The mission of the Laogai Research Foundation (LRF) is to commit primarily to support and facilitate the work concerning the brutal and exploitative prison system historically known as Laogai in the People’s Republic of China. The LRF also allocates resources to expose any other human rights abuse in China as well. By supporting political and religious victims, assisting practical and research activities on political repression in China, and promoting democratic movement in China and abroad, the LRF aims to spur international pressure on the Chinese Communist regime and ultimately bring human rights abuses China to an end.
Board of Directors
Harry Wu
Harry Wu was a political prisoner in the Chinese Laogai system for nineteen years, jailed after being labeled as a counter-revolutionary rightist by the government. Originally from Shanghai, he was part of the so-called bourgeoisie class and was a university student in Wuhan before he was unjustly imprisoned, without a trial. He spent much of his time working in extremely treacherous conditions in a prison mine. While in prison, his family fell apart and he lost the prime years of his life.

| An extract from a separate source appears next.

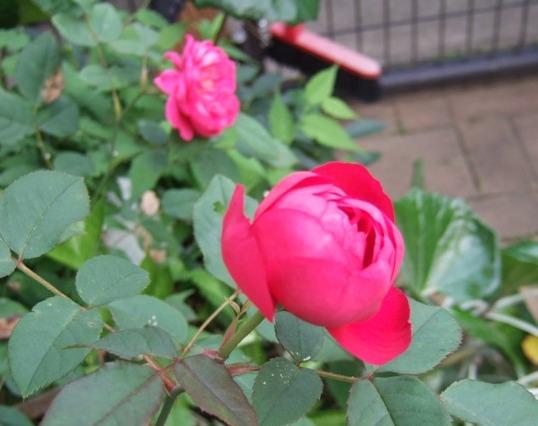 薔薇の花10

After he was released, he decided that he still had no secure future in his homeland and he went to the United States to become a visiting professor at the University of California, Berkeley. He became a U.S. citizen and began making trips back to China posing as a businessman. Under this guise, he gained access to prison factories and was able to secretly photograph the conditions he found.
In 1992 Harry Wu founded the Laogai Research Foundation to gather information and raise public awareness about human rights violations in China’s prison system. Wu’s efforts to document the atrocities of the Laogai gained the attention of news media and he appeared on 60 Minutes to tell the story of the Laogai system. Because of his endless efforts, the Oxford English Dictionary added the word “laogai” in 2003. In 2008, he founded the Laogai Museum in Washington, DC to serve as a repository for evidence of Laogai abuses and further bring it to the world’s attention.
Harry Wu died in 2016. Since Mr. Wu’s unfortunate death, the LRF has reconstituted leadership. Now the LRF board includes scholars and human rights activists who are all working as volunteers.